[Opening ENTRIES PROVIDED section]
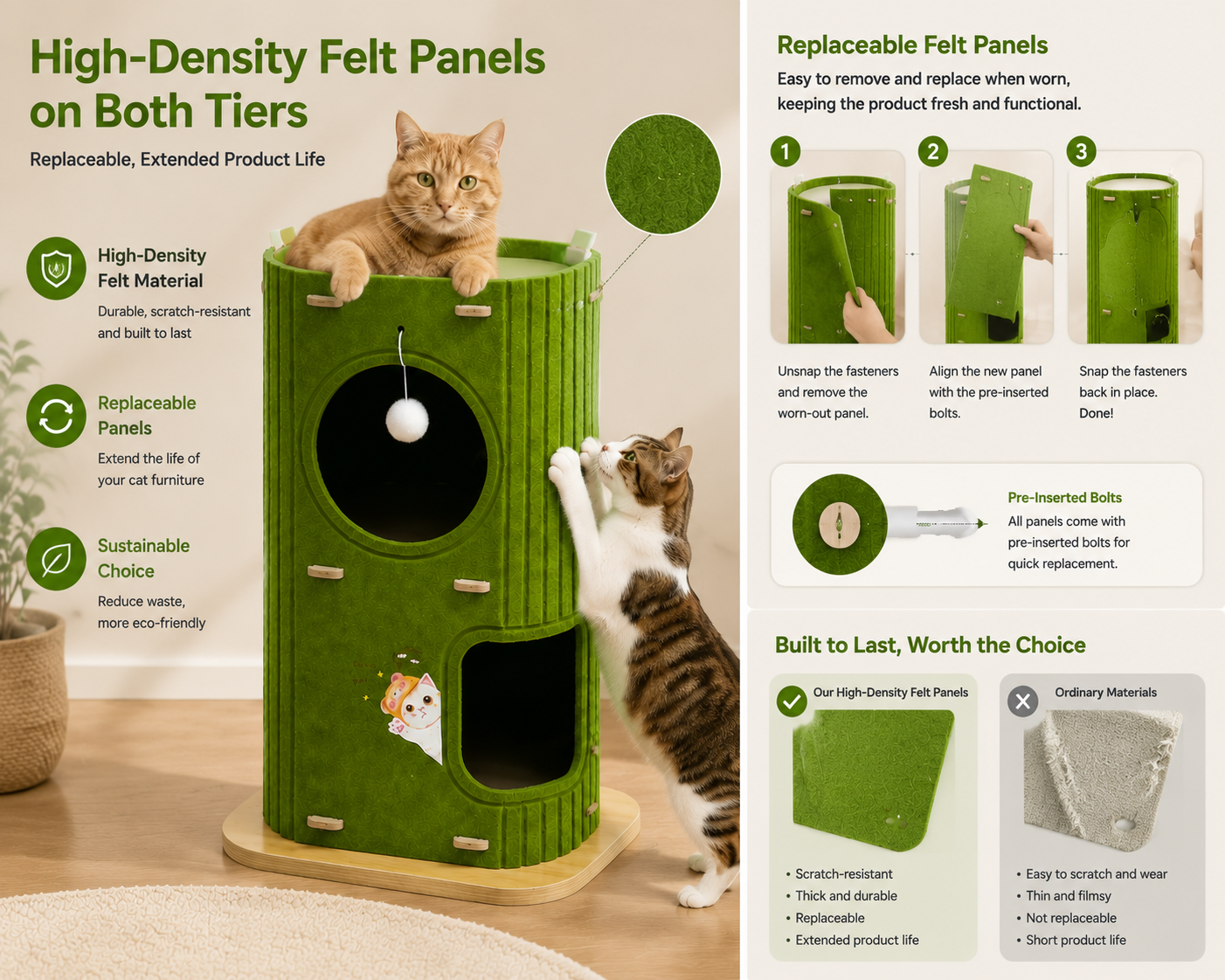 High-Density Felt Panels on Both Tiers

Replaceable, Extended Product Life

High-Density Felt Material

Durable, scratch-resistant and built to last

Replaceable Panels

Extend the life of your cat furniture

Sustainable Choice

Reduce waste, more eco-friendly

Replaceable Felt Panels

Easy to remove and replace when worn, keeping the product fresh and functional.

1

Unsnap the fasteners and remove the worn-out panel.

2

Align the new panel with the pre-inserted bolts.

3

Snap the fasteners back in place. Done!

Pre-Inserted Bolts

All panels come with pre-inserted bolts for quick replacement.

Built to Last, Worth the Choice

Our High-Density Felt Panels

• Scratch-resistant
• Thick and durable
• Replaceable
• Extended product life

Ordinary Materials

• Easy to scratch and wear
• Thin and filmsy
• Not replaceable
• Short product life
[Closing ENTRIES PROVIDED section]
Please retype the whole of the data precisely, omitting pictures.

 High-Density Felt Panels on Both Tiers

Replaceable, Extended Product Life

High-Density Felt Material

Durable, scratch-resistant and built to last

Replaceable Panels

Extend the life of your cat furniture

Sustainable Choice

Reduce waste, more eco-friendly

Replaceable Felt Panels

Easy to remove and replace when worn, keeping the product fresh and functional.

1

Unsnap the fasteners and remove the worn-out panel.

2

Align the new panel with the pre-inserted bolts.

3

Snap the fasteners back in place. Done!

Pre-Inserted Bolts

All panels come with pre-inserted bolts for quick replacement.

Built to Last, Worth the Choice

Our High-Density Felt Panels

• Scratch-resistant
• Thick and durable
• Replaceable
• Extended product life

Ordinary Materials

• Easy to scratch and wear
• Thin and filmsy
• Not replaceable
• Short product life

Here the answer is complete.